Data to use Block Start
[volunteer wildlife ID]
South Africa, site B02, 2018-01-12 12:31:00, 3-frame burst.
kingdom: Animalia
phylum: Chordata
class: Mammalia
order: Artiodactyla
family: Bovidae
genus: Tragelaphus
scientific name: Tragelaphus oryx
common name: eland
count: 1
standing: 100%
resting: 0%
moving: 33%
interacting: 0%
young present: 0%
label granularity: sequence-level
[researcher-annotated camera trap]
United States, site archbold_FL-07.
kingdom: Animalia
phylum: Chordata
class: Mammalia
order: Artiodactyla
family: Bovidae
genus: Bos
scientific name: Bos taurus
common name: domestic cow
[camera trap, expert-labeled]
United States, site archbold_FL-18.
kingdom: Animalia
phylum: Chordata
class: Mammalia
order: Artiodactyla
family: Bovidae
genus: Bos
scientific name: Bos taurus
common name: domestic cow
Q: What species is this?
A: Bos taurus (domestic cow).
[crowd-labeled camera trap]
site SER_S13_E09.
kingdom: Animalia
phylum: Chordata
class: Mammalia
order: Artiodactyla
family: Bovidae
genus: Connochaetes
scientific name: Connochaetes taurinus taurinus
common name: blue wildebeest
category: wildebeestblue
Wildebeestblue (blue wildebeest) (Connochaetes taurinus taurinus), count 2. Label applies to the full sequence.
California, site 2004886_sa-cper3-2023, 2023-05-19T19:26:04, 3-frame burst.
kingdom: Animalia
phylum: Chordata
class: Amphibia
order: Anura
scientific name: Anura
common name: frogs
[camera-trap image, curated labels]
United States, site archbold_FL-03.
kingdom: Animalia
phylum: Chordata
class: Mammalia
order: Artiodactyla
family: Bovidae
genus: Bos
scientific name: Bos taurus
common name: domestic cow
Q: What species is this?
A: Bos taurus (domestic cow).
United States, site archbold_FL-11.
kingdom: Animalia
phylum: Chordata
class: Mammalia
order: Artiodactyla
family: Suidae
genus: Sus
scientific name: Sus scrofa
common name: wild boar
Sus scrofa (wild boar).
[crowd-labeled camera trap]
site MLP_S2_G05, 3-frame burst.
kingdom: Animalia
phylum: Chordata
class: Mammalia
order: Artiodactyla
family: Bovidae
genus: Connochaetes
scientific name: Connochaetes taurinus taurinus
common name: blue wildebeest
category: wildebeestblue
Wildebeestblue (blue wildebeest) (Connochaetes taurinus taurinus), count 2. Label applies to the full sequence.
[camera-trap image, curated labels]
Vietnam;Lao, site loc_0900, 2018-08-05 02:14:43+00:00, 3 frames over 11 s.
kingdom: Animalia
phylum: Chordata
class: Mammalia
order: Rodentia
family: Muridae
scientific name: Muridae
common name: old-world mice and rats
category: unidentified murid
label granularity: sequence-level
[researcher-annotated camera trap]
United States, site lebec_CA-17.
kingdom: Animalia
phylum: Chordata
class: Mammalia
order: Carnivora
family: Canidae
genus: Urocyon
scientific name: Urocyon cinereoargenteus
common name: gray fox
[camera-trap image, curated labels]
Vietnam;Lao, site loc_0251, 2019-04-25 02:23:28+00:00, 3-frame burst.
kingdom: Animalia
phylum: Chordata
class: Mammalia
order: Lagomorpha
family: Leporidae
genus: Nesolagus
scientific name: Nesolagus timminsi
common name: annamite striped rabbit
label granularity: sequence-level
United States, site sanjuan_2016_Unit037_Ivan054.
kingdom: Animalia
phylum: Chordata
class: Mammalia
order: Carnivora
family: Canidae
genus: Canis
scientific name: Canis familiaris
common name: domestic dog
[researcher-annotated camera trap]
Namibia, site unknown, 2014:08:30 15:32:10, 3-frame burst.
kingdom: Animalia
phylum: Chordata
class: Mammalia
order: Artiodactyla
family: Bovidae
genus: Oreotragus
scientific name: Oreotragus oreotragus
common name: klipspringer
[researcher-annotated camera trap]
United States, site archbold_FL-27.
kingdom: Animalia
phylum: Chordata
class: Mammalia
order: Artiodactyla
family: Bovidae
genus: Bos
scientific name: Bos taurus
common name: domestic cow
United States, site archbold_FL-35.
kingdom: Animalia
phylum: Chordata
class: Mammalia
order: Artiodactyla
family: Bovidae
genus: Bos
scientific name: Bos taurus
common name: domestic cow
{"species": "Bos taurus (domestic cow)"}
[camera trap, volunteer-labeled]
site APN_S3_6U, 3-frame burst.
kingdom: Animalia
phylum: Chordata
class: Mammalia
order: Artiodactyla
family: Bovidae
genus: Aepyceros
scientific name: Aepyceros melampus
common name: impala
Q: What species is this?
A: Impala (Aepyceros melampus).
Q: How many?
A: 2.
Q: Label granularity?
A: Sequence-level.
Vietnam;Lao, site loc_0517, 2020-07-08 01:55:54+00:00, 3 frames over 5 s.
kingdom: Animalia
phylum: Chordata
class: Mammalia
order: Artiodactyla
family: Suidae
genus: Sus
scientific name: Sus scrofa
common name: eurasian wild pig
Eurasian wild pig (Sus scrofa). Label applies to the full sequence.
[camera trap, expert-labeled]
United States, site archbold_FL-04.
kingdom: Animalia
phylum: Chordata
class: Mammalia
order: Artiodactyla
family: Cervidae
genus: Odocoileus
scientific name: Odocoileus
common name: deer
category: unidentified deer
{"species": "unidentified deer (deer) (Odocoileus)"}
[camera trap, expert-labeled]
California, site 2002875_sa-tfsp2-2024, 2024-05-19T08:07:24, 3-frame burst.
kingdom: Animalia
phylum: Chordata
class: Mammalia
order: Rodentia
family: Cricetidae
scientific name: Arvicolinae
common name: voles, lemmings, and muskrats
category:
Data to use Block End
### What the task requires
Repeat all of the records above exactly as they appear.

### Solution below
[volunteer wildlife ID]
South Africa, site B02, 2018-01-12 12:31:00, 3-frame burst.
kingdom: Animalia
phylum: Chordata
class: Mammalia
order: Artiodactyla
family: Bovidae
genus: Tragelaphus
scientific name: Tragelaphus oryx
common name: eland
count: 1
standing: 100%
resting: 0%
moving: 33%
interacting: 0%
young present: 0%
label granularity: sequence-level
[researcher-annotated camera trap]
United States, site archbold_FL-07.
kingdom: Animalia
phylum: Chordata
class: Mammalia
order: Artiodactyla
family: Bovidae
genus: Bos
scientific name: Bos taurus
common name: domestic cow
[camera trap, expert-labeled]
United States, site archbold_FL-18.
kingdom: Animalia
phylum: Chordata
class: Mammalia
order: Artiodactyla
family: Bovidae
genus: Bos
scientific name: Bos taurus
common name: domestic cow
Q: What species is this?
A: Bos taurus (domestic cow).
[crowd-labeled camera trap]
site SER_S13_E09.
kingdom: Animalia
phylum: Chordata
class: Mammalia
order: Artiodactyla
family: Bovidae
genus: Connochaetes
scientific name: Connochaetes taurinus taurinus
common name: blue wildebeest
category: wildebeestblue
Wildebeestblue (blue wildebeest) (Connochaetes taurinus taurinus), count 2. Label applies to the full sequence.
California, site 2004886_sa-cper3-2023, 2023-05-19T19:26:04, 3-frame burst.
kingdom: Animalia
phylum: Chordata
class: Amphibia
order: Anura
scientific name: Anura
common name: frogs
[camera-trap image, curated labels]
United States, site archbold_FL-03.
kingdom: Animalia
phylum: Chordata
class: Mammalia
order: Artiodactyla
family: Bovidae
genus: Bos
scientific name: Bos taurus
common name: domestic cow
Q: What species is this?
A: Bos taurus (domestic cow).
United States, site archbold_FL-11.
kingdom: Animalia
phylum: Chordata
class: Mammalia
order: Artiodactyla
family: Suidae
genus: Sus
scientific name: Sus scrofa
common name: wild boar
Sus scrofa (wild boar).
[crowd-labeled camera trap]
site MLP_S2_G05, 3-frame burst.
kingdom: Animalia
phylum: Chordata
class: Mammalia
order: Artiodactyla
family: Bovidae
genus: Connochaetes
scientific name: Connochaetes taurinus taurinus
common name: blue wildebeest
category: wildebeestblue
Wildebeestblue (blue wildebeest) (Connochaetes taurinus taurinus), count 2. Label applies to the full sequence.
[camera-trap image, curated labels]
Vietnam;Lao, site loc_0900, 2018-08-05 02:14:43+00:00, 3 frames over 11 s.
kingdom: Animalia
phylum: Chordata
class: Mammalia
order: Rodentia
family: Muridae
scientific name: Muridae
common name: old-world mice and rats
category: unidentified murid
label granularity: sequence-level
[researcher-annotated camera trap]
United States, site lebec_CA-17.
kingdom: Animalia
phylum: Chordata
class: Mammalia
order: Carnivora
family: Canidae
genus: Urocyon
scientific name: Urocyon cinereoargenteus
common name: gray fox
[camera-trap image, curated labels]
Vietnam;Lao, site loc_0251, 2019-04-25 02:23:28+00:00, 3-frame burst.
kingdom: Animalia
phylum: Chordata
class: Mammalia
order: Lagomorpha
family: Leporidae
genus: Nesolagus
scientific name: Nesolagus timminsi
common name: annamite striped rabbit
label granularity: sequence-level
United States, site sanjuan_2016_Unit037_Ivan054.
kingdom: Animalia
phylum: Chordata
class: Mammalia
order: Carnivora
family: Canidae
genus: Canis
scientific name: Canis familiaris
common name: domestic dog
[researcher-annotated camera trap]
Namibia, site unknown, 2014:08:30 15:32:10, 3-frame burst.
kingdom: Animalia
phylum: Chordata
class: Mammalia
order: Artiodactyla
family: Bovidae
genus: Oreotragus
scientific name: Oreotragus oreotragus
common name: klipspringer
[researcher-annotated camera trap]
United States, site archbold_FL-27.
kingdom: Animalia
phylum: Chordata
class: Mammalia
order: Artiodactyla
family: Bovidae
genus: Bos
scientific name: Bos taurus
common name: domestic cow
United States, site archbold_FL-35.
kingdom: Animalia
phylum: Chordata
class: Mammalia
order: Artiodactyla
family: Bovidae
genus: Bos
scientific name: Bos taurus
common name: domestic cow
{"species": "Bos taurus (domestic cow)"}
[camera trap, volunteer-labeled]
site APN_S3_6U, 3-frame burst.
kingdom: Animalia
phylum: Chordata
class: Mammalia
order: Artiodactyla
family: Bovidae
genus: Aepyceros
scientific name: Aepyceros melampus
common name: impala
Q: What species is this?
A: Impala (Aepyceros melampus).
Q: How many?
A: 2.
Q: Label granularity?
A: Sequence-level.
Vietnam;Lao, site loc_0517, 2020-07-08 01:55:54+00:00, 3 frames over 5 s.
kingdom: Animalia
phylum: Chordata
class: Mammalia
order: Artiodactyla
family: Suidae
genus: Sus
scientific name: Sus scrofa
common name: eurasian wild pig
Eurasian wild pig (Sus scrofa). Label applies to the full sequence.
[camera trap, expert-labeled]
United States, site archbold_FL-04.
kingdom: Animalia
phylum: Chordata
class: Mammalia
order: Artiodactyla
family: Cervidae
genus: Odocoileus
scientific name: Odocoileus
common name: deer
category: unidentified deer
{"species": "unidentified deer (deer) (Odocoileus)"}
[camera trap, expert-labeled]
California, site 2002875_sa-tfsp2-2024, 2024-05-19T08:07:24, 3-frame burst.
kingdom: Animalia
phylum: Chordata
class: Mammalia
order: Rodentia
family: Cricetidae
scientific name: Arvicolinae
common name: voles, lemmings, and muskrats
category:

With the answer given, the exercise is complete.